Walker Thisted, BuiltWorlds producer and resident architect, traveled to New York last month and took a look at Hudson Yards, the big redevelopment project on Manhattan’s west side. Here’s his take.
In cities around the world, we’re seeing surface level infrastructure buried to accommodate the demand for increasingly dense urban development. From the Big Dig in Boston to the Porte d’Orleans in Paris and Millennium Park in Chicago, these projects reflect the changing ways in which cities are inhabited, accessed, and redeveloped.

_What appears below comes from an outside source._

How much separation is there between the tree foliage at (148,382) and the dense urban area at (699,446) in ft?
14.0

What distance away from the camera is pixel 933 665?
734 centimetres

In particular, they highlight a trend towards re-urbanization, a desire to live in locations with access to public transportation and nearby employment, and a willingness to sacrifice large living spaces to do so. It’s reflective of a desire to beautify cities — or even erase their industrial past — by increasing the amount of public and green space as well as cultural, culinary, and recreational amenities to enhance the attractiveness of these new developments.

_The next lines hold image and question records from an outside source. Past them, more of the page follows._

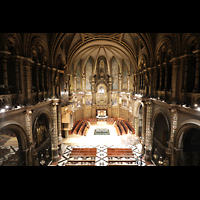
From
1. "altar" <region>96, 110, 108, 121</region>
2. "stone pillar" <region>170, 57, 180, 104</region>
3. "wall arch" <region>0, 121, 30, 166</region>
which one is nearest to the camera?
"wall arch" <region>0, 121, 30, 166</region>

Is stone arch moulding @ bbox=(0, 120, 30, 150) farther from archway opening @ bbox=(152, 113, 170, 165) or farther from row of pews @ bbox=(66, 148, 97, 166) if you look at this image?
archway opening @ bbox=(152, 113, 170, 165)

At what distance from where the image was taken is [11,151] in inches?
450

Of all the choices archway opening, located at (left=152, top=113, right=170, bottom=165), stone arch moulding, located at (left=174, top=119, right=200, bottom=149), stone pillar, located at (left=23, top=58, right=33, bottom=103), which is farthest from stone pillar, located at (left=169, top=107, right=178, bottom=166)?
stone pillar, located at (left=23, top=58, right=33, bottom=103)

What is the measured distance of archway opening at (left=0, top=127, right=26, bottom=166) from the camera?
7160 millimetres

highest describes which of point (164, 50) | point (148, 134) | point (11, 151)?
point (164, 50)

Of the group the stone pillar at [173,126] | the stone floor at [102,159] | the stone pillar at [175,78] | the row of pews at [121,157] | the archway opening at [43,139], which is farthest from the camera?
the stone floor at [102,159]

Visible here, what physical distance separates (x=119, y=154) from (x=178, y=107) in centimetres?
739

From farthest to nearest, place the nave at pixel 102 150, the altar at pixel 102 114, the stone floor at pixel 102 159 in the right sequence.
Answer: the altar at pixel 102 114, the nave at pixel 102 150, the stone floor at pixel 102 159

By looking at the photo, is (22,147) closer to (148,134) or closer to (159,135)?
(148,134)

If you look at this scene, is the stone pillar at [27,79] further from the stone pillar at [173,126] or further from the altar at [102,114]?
Result: the altar at [102,114]

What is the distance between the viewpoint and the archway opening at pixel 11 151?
716 cm

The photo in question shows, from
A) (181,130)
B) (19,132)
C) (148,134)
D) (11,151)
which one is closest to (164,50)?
(181,130)

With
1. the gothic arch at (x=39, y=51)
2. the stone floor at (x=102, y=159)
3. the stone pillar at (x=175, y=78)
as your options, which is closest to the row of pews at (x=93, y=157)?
the stone floor at (x=102, y=159)
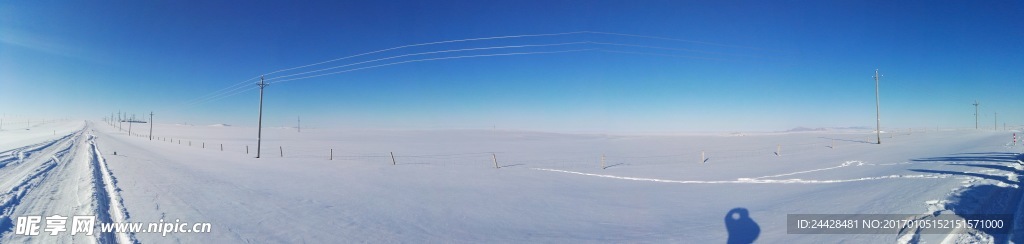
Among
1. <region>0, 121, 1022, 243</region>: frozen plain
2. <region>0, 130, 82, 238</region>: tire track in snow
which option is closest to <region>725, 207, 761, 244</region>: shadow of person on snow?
<region>0, 121, 1022, 243</region>: frozen plain

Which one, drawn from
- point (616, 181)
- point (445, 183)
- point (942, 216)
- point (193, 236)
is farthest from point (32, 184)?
point (942, 216)

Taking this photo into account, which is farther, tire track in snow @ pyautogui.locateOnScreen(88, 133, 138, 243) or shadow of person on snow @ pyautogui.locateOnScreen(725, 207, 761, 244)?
shadow of person on snow @ pyautogui.locateOnScreen(725, 207, 761, 244)

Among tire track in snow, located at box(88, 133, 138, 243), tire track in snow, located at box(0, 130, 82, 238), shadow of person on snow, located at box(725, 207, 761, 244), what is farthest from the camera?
tire track in snow, located at box(0, 130, 82, 238)

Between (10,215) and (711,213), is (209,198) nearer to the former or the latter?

The benefit? We’re seeing parts of many cities that otherwise might have been overlooked or unused become activated.
In the case of Hudson Yards in New York, located on the 28-acre West Side Rail Yard between 34th and 30th Streets, 10th Ave., and the Hudson River, the sheer scale of the project and potential to generate a new neighborhood was enticing.
Proposals to build on the air rights of the yard (which conveniently includes space between the tracks to accommodate columns for future development) stretch back to the 1950s and have recently included plans for the new Jets Stadium designed in conjunction with a failed Olympic bid.

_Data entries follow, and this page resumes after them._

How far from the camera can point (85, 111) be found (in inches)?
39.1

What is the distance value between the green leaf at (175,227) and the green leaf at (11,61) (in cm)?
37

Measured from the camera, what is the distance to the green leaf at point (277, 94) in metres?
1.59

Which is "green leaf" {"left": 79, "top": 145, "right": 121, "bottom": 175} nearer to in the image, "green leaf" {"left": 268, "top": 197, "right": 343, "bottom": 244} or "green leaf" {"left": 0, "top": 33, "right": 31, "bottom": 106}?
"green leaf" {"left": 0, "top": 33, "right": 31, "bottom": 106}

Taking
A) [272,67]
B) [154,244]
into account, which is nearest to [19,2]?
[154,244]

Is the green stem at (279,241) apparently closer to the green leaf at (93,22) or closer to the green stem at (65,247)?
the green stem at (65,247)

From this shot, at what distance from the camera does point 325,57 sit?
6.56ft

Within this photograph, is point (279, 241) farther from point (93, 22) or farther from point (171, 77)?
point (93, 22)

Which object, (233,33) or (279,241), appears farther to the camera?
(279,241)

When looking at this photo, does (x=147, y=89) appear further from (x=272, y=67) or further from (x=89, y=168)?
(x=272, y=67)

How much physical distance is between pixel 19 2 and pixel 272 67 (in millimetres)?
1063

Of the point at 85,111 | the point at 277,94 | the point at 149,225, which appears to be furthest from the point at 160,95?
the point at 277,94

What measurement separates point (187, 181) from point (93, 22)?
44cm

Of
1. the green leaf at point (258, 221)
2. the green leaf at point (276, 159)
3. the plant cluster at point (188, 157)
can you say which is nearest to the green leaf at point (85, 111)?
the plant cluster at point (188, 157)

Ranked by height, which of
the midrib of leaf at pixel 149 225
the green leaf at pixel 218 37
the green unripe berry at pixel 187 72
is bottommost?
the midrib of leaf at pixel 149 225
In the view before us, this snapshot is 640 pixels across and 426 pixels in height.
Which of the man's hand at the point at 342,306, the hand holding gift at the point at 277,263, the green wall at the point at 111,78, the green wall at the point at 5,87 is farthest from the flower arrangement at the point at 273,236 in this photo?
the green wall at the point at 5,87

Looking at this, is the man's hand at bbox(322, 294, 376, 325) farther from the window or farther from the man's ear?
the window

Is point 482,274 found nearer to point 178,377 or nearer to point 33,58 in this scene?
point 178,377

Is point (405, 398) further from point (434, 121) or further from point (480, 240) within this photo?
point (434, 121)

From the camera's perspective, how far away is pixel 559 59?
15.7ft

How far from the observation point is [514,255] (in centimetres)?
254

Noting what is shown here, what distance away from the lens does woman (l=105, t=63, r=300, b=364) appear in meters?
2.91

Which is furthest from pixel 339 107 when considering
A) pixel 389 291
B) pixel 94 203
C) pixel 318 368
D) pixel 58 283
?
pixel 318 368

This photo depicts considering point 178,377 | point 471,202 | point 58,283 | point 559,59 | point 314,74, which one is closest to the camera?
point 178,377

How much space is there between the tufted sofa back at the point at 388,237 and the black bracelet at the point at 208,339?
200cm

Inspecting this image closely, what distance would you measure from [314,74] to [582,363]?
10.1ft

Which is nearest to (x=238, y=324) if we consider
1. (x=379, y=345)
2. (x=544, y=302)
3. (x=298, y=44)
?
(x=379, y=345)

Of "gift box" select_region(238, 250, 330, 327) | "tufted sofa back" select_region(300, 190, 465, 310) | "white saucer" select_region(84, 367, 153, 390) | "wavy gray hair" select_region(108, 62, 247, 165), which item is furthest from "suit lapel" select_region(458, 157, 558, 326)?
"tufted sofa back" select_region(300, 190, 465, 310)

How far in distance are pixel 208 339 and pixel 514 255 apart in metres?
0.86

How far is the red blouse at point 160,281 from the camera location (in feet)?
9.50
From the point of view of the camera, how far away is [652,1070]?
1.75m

The master plan of the current phase of development, however, was released by the New York City Department of City Planning in 2003. The city called for an extension of the #7 subway line to support the new development as well as several public green spaces.
Tishman Speyer won the initial bid and a revised master plan was soon executed by Kohn, Pedersen, Fox Architects. Following the 2008 financial crisis, that deal broke down. The city then selected Related Companies (their VP of development Michael Ellch spoke at our Summit last month) and Goldman Sachs to develop what would become the largest private real estate development in U.S. History and the largest in New York since the Rockefeller Center.
The first phase of the project includes many features designed to attract residents and businesses to this new section of the city. This approach to place-making is one of the most innovative components of the project and includes a considerable investment in enhancing the cultural life by creating The Shed in collaboration with Diller Scofidio + Renfro.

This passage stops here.